Si les emprunts au jeu vidéo passent avant tout par l’imagerie de ce média, c’est véritablement à partir de Matrix Reloaded qu’ils deviennent partie intégrante du projet des deux sœurs, soucieuses de proposer une expérience transmédia. L’idée d’accompagner la sortie d’un blockbuster par un jeu vidéo à licence – le plus souvent raté – n’est pas nouvelle, mais les réalisatrices souhaitent, avec le projet Enter The Matrix, s’éloigner de ce schéma mercantile en proposant au joueur d’incarner deux personnages secondaires, Niobe et Ghost, respectivement campés par Jada Pinkett Smith et Anthony Brandon Wong. À travers eux, le joueur est amené à vivre des événements parallèles à ceux de Matrix Reloaded, ce qui offre un éclairage nouveau aux tenants et aboutissants de l’intrigue. Dans un premier temps, les Wachowski souhaitent confier ce projet à l’un des plus fameux auteurs de jeux vidéo, Hideo Kojima. À l’instar des sœurs vis-à-vis du cinéma, le créateur des Metal Gear Solid base son approche créatrice sur l’idée de questionner la place du joueur au sein du média. L’exemple le plus célèbre étant le combat qui oppose Solid Snake et Psycho Mantis dans le premier Metal Gear Solid, affrontement qui abolit le quatrième mur lorsque ledit Psycho Mantis demande directement au joueur de poser son contrôleur au sol, pour faire une démonstration de ses pouvoirs psychiques.

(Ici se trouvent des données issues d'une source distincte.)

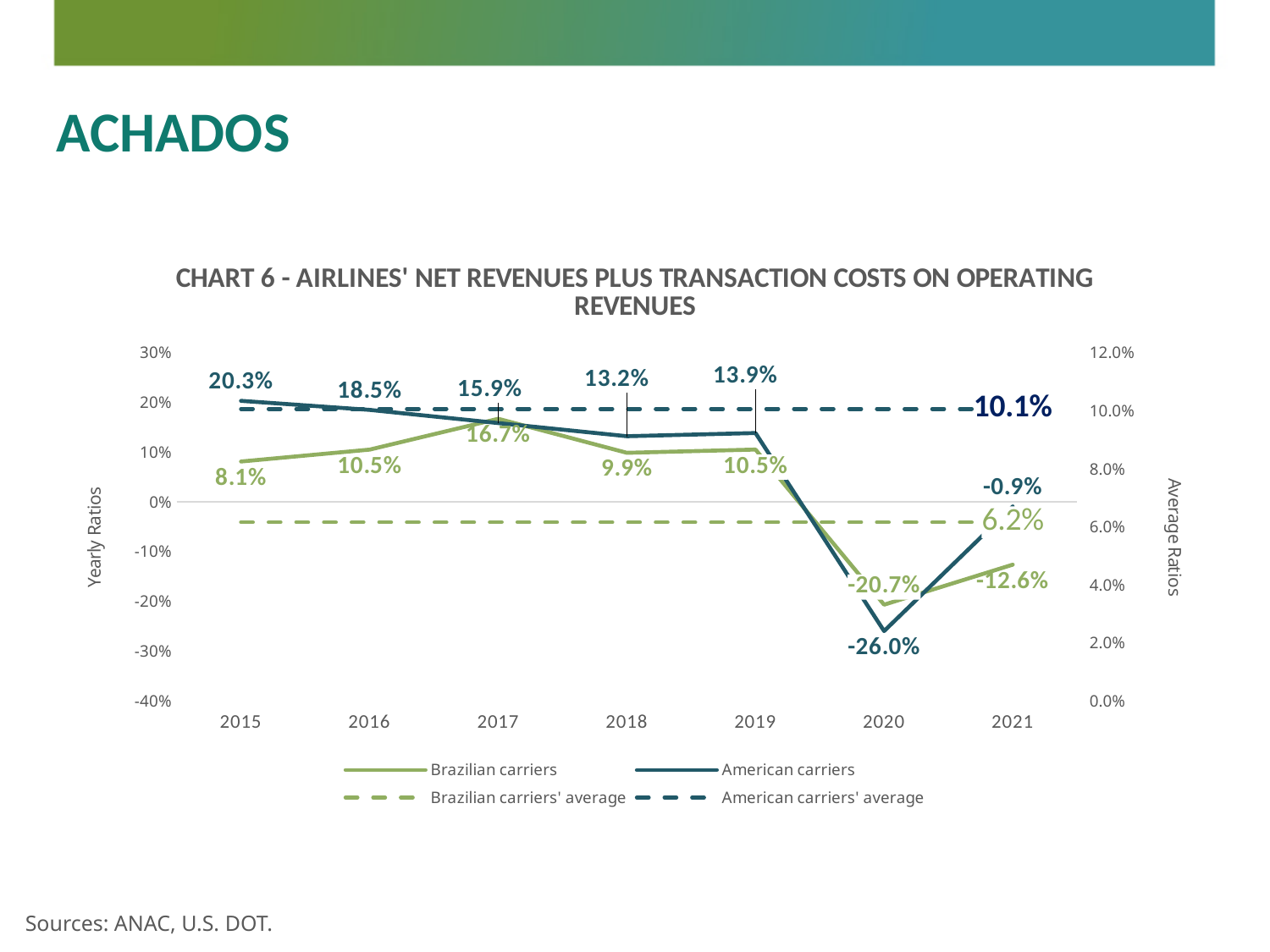
In which year is the value for Brazilian carriers the highest? 2017 Which is larger in 2017, the value for Brazilian carriers or for American carriers? Brazilian carriers What is the value for Brazilian carriers in 2021? -12.6% What kind of chart is this? Line chart What is the value for American carriers in 2020? -26.0% What is the difference between the American carriers' value and the Brazilian carriers' value in 2015? 12.2% In which year is the value for American carriers the lowest? 2020 How many years are shown on the x axis? 7 What is the value for Brazilian carriers in 2017? 16.7% What is the value for American carriers in 2015? 20.3% How many series does the legend list? 4 What is the American carriers' average shown by the dashed line? 10.1%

L’association avec Kojima promet une émulation artistique aussi excitante que complémentaire. Malheureusement, cette rencontre n’aura jamais lieu et va donner naissance à l’une des plus grosses déconvenues de la carrière des Wachowski. Contre toute attente, c’est le studio Shiny Entertainment de David Perry, à qui l’on doit les jeux Aladdin et Earthworm Jim, qui récupère la licence. En 2002, le studio est racheté pour 47 millions de dollars par le Français Bruno Bonnell et sa boîte Infogrames Interactive, rebaptisée Atari Interactive, alors en difficulté financière. Ils comptent sur la licence Matrix pour se sortir de cette impasse en déboursant un budget de 30 millions de dollars. Bien que les Wachowski s’impliquent activement sur le projet en rédigeant le script et en réalisant de nombreuses séquences live, pour lesquelles une grande partie du casting et de leurs équipes artistiques répondent présent, le résultat final va s’avérer bien en deçà des attentes suscitées par l’ambition du projet. Victime d’une gestation chaotique, Enter the Matrix reçoit des critiques plus que mitigées aussi bien dans la presse que chez les joueurs lors de sa sortie en mai 2003. Ce qui n’empêche pas l’éditeur, ayant réussi à vendre plus de 5 millions d’unités d’Enter the Matrix à travers le monde, de récidiver deux ans plus tard avec le jeu Path of Neo, qui nous propose d’incarner Neo en rejouant les scènes emblématiques de la trilogie. En 2005 toujours, The Matrix Online propose une véritable suite aux événements survenus après Matrix Revolutions. Pour ce jeu, les Wachowski supervisent et valident les éléments principaux de l’intrigue rédigée par les scénaristes à l’œuvre sur le titre, notamment l’auteur de comics Paul Chadwick. Néanmoins, l’apport et l’implication des deux sœurs sur ce titre reste, aujourd’hui encore, flou. Comme son nom l’indique, The Matrix Online propose aux joueurs du monde entier de se connecter au sein d’un monde censé prolonger l’histoire imaginée par les réalisatrices. Malheureusement victime d’une gestation elle-même compliquée – le studio de développement Monolith Productions finit par laisser sa place à Sony Online Entertainment –, le jeu se révélera aussi décevant que ses prédécesseurs et sortira dans un relatif anonymat qui aboutira à la fermeture des serveurs en juin 2009.